The hiking was amazing and my sore hip turned out to be a blessing as I had to walk more slowly and Temujin, one of our guides, stayed with me at the back of the group telling me about the flowers and wild animals in the countryside. We trekked through fields of Edelweiss, which in German is known as the Noble flower. A nice coincidence? We talked about wolves, snow leopards, marmots, and other animals he couldn't name in English. We met people harvesting pine nuts and spent some time with them, sharing tea around their camp fire. We all understood why they are so expensive to buy – they are very labour intensive and the working conditions are basic. The men were happy to have their photos taken but when I asked the sole woman if I could take her photo she didn't want me to. I asked Timur, another guide, if I had offended her, but he said “No, she has no make-up on and doesn't want her photo put up on Facebook!” Not the answer I was expecting!!!!
The horse riding was another thing altogether. I named my horse Swiper as he couldn't resist grabbing any leaves from the bushes we passed by.
We'd been warned not to let them drink from the rivers as they would die the following March. This was a serious issue and we were all terrified that our horses would keel over a few months later and that it would be our fault. So when Swiper planted himself in the middle of the river, put his head down and Sluurrpp began to drink and drink I nearly had a fit. Nothing I did to move him on made the slightest difference as he knew I was a total amateur. He was having a long cool drink and there was no way I was going to stop him.
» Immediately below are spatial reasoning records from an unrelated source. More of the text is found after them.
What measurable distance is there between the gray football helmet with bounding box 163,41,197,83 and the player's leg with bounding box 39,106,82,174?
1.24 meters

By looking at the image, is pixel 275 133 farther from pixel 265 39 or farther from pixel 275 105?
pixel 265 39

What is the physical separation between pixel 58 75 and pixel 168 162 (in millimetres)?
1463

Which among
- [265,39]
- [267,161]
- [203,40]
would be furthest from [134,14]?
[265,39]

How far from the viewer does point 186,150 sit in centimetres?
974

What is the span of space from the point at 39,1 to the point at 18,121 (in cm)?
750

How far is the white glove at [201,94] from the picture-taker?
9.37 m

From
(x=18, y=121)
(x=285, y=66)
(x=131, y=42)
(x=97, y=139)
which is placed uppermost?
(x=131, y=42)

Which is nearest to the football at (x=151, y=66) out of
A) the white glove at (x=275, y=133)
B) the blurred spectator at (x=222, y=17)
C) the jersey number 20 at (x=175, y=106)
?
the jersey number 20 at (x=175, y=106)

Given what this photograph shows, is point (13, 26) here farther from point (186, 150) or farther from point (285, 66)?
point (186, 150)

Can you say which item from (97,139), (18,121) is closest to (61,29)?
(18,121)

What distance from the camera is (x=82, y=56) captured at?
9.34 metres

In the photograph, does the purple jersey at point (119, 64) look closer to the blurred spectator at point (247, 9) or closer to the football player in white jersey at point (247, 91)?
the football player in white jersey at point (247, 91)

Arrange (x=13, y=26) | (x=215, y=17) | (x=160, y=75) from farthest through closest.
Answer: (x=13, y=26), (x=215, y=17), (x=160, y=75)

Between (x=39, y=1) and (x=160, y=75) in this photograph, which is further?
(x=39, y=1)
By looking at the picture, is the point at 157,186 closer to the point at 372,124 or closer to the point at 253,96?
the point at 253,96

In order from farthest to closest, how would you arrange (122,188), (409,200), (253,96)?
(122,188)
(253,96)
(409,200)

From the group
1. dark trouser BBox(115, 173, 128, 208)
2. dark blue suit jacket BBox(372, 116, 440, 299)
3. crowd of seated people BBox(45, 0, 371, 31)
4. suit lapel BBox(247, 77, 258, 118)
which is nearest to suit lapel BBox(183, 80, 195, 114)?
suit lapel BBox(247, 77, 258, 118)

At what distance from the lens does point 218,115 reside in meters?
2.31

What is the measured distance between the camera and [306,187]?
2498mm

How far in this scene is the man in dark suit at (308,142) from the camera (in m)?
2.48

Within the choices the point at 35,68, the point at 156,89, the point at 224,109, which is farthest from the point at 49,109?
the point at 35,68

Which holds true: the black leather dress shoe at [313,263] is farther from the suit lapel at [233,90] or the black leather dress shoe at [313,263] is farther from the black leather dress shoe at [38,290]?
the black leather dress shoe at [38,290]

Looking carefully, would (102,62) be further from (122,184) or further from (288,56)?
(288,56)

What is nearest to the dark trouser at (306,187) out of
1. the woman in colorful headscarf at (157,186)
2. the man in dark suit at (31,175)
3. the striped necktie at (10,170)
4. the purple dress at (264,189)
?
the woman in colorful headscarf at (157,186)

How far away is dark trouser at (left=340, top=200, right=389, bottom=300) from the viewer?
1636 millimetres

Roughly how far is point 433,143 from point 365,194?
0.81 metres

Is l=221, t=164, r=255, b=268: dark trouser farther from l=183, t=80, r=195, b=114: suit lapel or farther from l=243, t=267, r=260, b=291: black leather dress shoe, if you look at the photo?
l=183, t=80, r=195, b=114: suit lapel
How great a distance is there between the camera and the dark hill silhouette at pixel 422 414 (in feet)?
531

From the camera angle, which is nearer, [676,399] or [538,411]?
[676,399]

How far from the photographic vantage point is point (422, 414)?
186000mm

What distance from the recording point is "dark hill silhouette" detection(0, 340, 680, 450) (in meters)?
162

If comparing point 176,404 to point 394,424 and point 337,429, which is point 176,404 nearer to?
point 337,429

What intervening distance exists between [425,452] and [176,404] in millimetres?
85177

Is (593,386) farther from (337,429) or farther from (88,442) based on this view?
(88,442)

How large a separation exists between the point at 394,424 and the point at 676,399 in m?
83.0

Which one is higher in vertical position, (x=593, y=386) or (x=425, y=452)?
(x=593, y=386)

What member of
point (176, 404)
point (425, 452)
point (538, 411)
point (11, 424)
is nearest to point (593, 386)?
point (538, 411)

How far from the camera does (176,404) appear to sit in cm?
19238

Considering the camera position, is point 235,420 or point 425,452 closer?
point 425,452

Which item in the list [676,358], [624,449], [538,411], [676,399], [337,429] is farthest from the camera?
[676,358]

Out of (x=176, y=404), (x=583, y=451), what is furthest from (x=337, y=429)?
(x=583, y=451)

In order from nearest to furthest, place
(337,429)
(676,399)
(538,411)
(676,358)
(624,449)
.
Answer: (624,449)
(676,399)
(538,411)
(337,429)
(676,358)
One of our team had to come back and haul us out of the river which was a bit embarrassing. He grabbed my reins and wanted us to run to catch up but my leg was stuck between the two horses and I was getting a bit freaked out.
He laughed but did stop and we finally caught up with the others. That evening I was struggling as I was too tired to be able to hold on for another day.
Loads of the others had found their groove and were having a whale of a time, but I wasn't one of them! Then Paul said he was going to go back on the bike and I decided to go with him.
When the horse gang caught up with us, Timur told us about Gers and how they function etc. It was so interesting, especially as we were all huddled inside one sheltering from the rain. They had a children's ger, and several ones for adults.
As we left there for the final leg home, we had mixed feelings, delighted and sad.
Throughout it all we were thoroughly looked after. Our food was delicious and there was plenty of it. There were cereals, porridge, bread, cheese, meats, yogurt for breakfast, for lunch we had salads, meats (lamb, mutton, roast chicken), rice, soups, bread rolls, fruit and then similar for dinner. There was as much as we could eat and we built up big appetites. We'd fill our water bottles in the mornings and again after lunch and if anyone showed the slightest sign of being peckish on our journeys the food would be whipped out for us. I never saw the kitchen tents being put up or taken down as they were down after we left and before we got to our destinations. All we had to do was sort out our own tents which didn't take long. Our crew was amazing, as well as providing all of the above, they were so friendly and great fun. I think they thought we were slightly deranged, but they supported us all the way.
On our last night we stayed in a tourist ger camp where we had showers and a meal indoors.